Falsche Wirklichkeit

07.02.2015

 

Falsche Wirklichkeit

 

Die Runde ruft, die Geselligkeit wartet. Die Feier als Mittel zum Zweck. Sie täuscht Lebendigkeit und Lebensfreude vor und dient doch nur dem, der daran verdient. Durstige Kehlen nehmen gierig auf was auf des Hausherrn Tische steht. Jeder kennt sich aus mit Prozent und Verträglichkeit. Erinnerungen werden wach und alte Geschichten, prall gefüllt mit Heldentaten.
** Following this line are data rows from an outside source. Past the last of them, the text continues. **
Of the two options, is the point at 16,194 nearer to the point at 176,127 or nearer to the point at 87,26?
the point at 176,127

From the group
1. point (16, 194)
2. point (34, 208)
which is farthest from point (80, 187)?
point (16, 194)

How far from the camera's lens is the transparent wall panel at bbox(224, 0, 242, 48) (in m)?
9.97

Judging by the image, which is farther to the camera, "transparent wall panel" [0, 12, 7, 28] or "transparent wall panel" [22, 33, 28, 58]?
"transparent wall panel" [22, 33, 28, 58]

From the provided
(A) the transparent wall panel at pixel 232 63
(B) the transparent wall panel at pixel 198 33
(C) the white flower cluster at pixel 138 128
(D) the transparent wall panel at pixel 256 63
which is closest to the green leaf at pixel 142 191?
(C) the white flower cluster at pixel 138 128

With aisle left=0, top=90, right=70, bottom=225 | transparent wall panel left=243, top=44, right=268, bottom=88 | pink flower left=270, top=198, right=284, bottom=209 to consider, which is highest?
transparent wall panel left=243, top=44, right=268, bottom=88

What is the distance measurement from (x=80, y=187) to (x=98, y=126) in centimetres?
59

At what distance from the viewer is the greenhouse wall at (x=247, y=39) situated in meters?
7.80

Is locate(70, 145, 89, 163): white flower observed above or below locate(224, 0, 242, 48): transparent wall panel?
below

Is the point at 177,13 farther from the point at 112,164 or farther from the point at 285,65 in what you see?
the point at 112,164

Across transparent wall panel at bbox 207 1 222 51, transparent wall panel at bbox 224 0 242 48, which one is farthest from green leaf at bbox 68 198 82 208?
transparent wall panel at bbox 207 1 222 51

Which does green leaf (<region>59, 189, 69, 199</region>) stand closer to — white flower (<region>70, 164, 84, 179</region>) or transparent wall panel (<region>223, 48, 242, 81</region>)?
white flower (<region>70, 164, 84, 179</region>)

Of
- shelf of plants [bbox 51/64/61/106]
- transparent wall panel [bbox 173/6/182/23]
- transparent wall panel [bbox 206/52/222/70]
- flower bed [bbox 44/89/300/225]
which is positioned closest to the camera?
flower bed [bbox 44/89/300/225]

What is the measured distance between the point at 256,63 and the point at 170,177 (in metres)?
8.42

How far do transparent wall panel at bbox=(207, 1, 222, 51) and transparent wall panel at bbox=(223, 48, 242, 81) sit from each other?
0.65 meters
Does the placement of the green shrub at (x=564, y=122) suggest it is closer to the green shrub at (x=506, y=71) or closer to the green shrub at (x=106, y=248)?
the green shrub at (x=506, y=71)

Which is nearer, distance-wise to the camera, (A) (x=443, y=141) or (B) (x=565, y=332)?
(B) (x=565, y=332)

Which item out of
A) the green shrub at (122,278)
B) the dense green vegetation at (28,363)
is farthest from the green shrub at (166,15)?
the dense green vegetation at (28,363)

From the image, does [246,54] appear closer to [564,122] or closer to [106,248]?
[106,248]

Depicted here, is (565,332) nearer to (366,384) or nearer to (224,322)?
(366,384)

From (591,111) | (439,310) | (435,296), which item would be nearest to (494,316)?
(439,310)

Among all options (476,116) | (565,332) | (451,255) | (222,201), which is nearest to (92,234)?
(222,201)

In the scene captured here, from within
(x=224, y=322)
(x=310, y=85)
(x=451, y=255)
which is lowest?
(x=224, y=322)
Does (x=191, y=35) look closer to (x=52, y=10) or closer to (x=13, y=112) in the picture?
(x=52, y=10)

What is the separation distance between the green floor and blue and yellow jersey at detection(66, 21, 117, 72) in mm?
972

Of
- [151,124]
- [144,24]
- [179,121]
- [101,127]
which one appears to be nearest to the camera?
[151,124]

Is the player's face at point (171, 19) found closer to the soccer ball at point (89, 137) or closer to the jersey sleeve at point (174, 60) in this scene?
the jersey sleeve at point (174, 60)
Sie lassen aus der kleinen Gesellschaft eine große Gemeinschaft werden. Glas für Glas wachsen sie zusammen, werden zu einer Einheit. So entsteht ein Gefühl der Stärke und macht selbst den Schwächsten zum Held. Der Feind wird zum Freund und der Freund zum Bruder. Alle gegen den Rest der Welt. So lässt es sich leben. Im Kopf ein Feuerwerk und das Gefühl von Freiheit. Schnell nachschenken bevor die Einsamkeit sich vom Stuhl erhebt. Über dem Tisch schlagen die Sätze Purzelbäume. Man übertrifft sich an Akrobatik. Jeder hat seine Kunst, die Kunst des Lebens. Sie wiegt schwer und nimmt dir die Fähigkeit zum Zuhören. Nur im Bewussten steckt die Kenntnis einer isolierten Daseinsform. Schnell nachschenken um die Wärme zu halten. Die Wärme die alle umgibt...heute...für einen Moment...einen Augenblick.

 

Manchmal im Alltag da draußen, hältst du inne und weißt nicht warum. Einfach nur so. Und du siehst ihn, den Bettler an der Straße. Er steht dort wie jeden Tag und könnte es auch woanders auf dieser Welt. So als müsse er dort stehen um uns zu erinnern und zu mahnen. Um uns zu bewahren vor dem Zufrieren. Du gibst nie. Doch heute gibst du. Ein Geldstück und vielleicht auch ein Lächeln. Wie schnell kannst du seinen Platz einnehmen. Der Gedanke lässt dich frösteln. Schnelle Schritte hallen über den Asphalt und zu Hause bist du froh noch im Besitz von etwas ganz Wertvollem zu sein...der Menschlichkeit.

 

Die Runde wartet. Sie vergisst dich nicht Sie gibt dir ein zu Hause und einen Halt. Hebt dich weg vom Alltag und lässt ihn vergessen. Nimmt dir den Druck und gibt den aufrechten Gang zurück. Die Gläser sind voll. Doch eigentlich sehen sie nur so aus. Doch ob halb oder voll, der Wohlstand lässt niemanden allein. Auch wenn er nur aus prallen Schaufenstern zu uns spricht. Er ist ausnahmslos präsent. Es mangelt an nichts. Wer ihn sich nicht holen kann den Luxus, zweifelt an sich und seinen Fähigkeiten. Ach komm... lass uns vergessen, mahnt die Runde und grölt dazu laut im Chor. Herauslassen der Gefühle, auch wenn sie keinen interessieren. Im Rausch spürst du sie nicht mehr, die Einsamkeit. Alles verschwimmt. Du bewegst dich auf einem Fluss. Das Boot treibt dich leicht wankend über alle Gefahren hinweg. Schön ist es und irgendwann übergibst du das Steuern einem anderen. Abgeben und loslassen. Frei schweben im Raum. Die Droge wird zur Sucht und nimmt zu an Gefährlichkeit...

 

 

 

 

Die Deutschen trinken doppelt so viel Alkohol wie andere Nationen. Etwa 15.000 Menschen sterben jährlich daran.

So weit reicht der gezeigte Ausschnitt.